The most mature unmanned-aerial-systems (UAS) applications—and the only ones where drones are widely used in either the corporate or the consumer sector—involve short-range surveillance and associated photographs or videos. During these flights, drone operators can identify obstacles and redirect the flight path as needed, since the vehicles always remain within their visual line of sight. All drones that travel further distances require unmanned traffic management (UTM), a system of radar, beacons, flight-management services, communication systems, and servers that coordinate, organize, and manage all UAS traffic in the airspace. Within the private sector, companies had attracted more than $350 million in funding to create UTM and associated navigation systems by 2017, but these are still in the pilot phase.

For UAS that do not fly more than 400 feet above ground level, UTM serves a purpose similar to the air-traffic-management system for traditional aviation. It directs flight paths and prevents collisions between UAS and obstacles, such as buildings, other drones, and aircraft (interactive). Other important capabilities involve providing information in real time (or close to it) to help air-mobility solutions avoid severe weather, congestion, and prohibited airspace. 

The challenge of  building roads in the sky

UTM requirements will vary by altitude and location. Consider air-mobility solutions that typically fly at relatively low altitudes. In rural areas, UTM can be relatively simple because air-mobility solutions will encounter few stationary obstacles or air traffic. However, in urban areas, UTM systems must be programmed to conduct more frequent checks for obstacles and handle more complicated flight paths.

UTM-development and airspace-management challenges

For UTM to function, air-mobility solutions must be equipped with critical technologies, such as detect-and-avoid systems and navigational tools for environments where GPS does not function—all of which will require significant investment and testing. Regulatory compliance will also present hurdles because, understandably, the industry must be prepared to address safety concerns for both passengers and people under the path of drone flights. 

Some air-mobility solutions, including freight-delivery drones and passenger-transport eVTOLs, must fly in the airspace commonly used by manned commercial flights and general aviation aircraft. That means stakeholders cannot create UTM in isolation; instead, they must develop an integrated airspace-management system—one that can help air-mobility solutions avoid obstacles in any airspace and that can comply with multiple systems that govern flight rules. Such connections may be technically challenging, since today’s airspace relies on robust traffic-management systems, as well as highly trained pilots and air-traffic controllers who navigate within different levels of the national airspace and eliminate any conflicts within these zones. By contrast, most future UTM solutions will automate many tasks, with human intervention limited to emergencies. 

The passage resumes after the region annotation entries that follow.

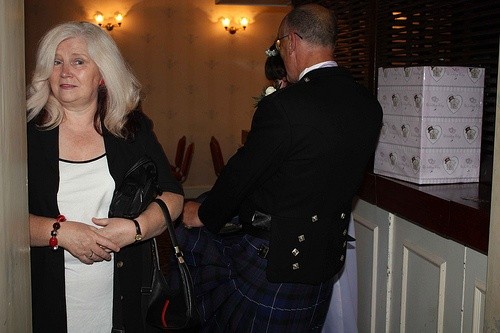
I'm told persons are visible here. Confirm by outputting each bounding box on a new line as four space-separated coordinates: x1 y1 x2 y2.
26 20 186 333
180 2 384 333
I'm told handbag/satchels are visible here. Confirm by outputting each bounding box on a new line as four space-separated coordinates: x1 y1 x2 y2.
141 199 201 332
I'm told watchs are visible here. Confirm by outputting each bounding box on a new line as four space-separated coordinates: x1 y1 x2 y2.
132 219 142 242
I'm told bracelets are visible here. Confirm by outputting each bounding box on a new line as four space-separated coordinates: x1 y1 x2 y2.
49 215 66 250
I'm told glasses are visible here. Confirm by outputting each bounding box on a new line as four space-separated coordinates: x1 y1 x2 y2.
275 32 303 51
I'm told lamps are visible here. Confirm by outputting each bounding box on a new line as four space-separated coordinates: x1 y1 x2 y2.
222 15 248 33
96 10 123 31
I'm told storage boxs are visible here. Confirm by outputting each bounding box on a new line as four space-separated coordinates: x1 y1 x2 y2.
374 65 484 186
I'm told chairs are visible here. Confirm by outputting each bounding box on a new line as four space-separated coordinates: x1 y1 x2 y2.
169 133 224 186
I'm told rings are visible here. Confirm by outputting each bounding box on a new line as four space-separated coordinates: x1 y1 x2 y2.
88 252 94 259
99 245 104 249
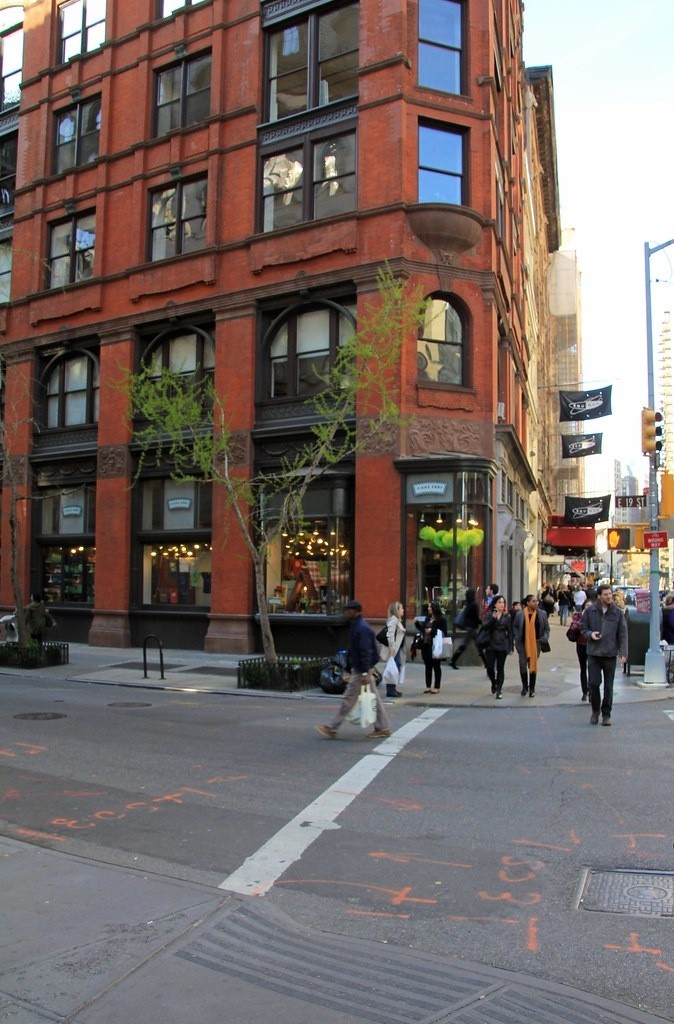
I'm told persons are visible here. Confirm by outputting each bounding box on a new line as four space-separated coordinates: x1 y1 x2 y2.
381 577 674 727
24 592 55 645
314 601 392 739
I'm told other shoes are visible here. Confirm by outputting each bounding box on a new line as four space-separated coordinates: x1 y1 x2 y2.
448 660 459 670
590 711 600 725
602 715 611 726
431 687 440 694
367 728 391 738
496 692 502 699
315 725 337 739
424 687 431 693
491 677 498 694
387 689 401 698
582 692 587 701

To date, UTM development has been a joint public- and private-sector endeavor. For instance, the Federal Aviation Administration (FAA) formed a partnership with UAS stakeholders to create the Low Altitude Authorization and Notification Capability program, which provides UAS with access to controlled airspace near airports by processing airspace authorizations at low altitudes in near real time. In the future, however, some private companies may try to gain an edge by creating UTM solutions for specific geographic areas. If that materializes, air-mobility solutions, including small UAS and eVTOLs, would have to interact with a variety of competing UTM solutions as they travel to different areas, rather than a single system.

Stakeholders would have to ensure that all UTM systems were interoperable and could communicate with each other, as well as with the air-traffic-management system.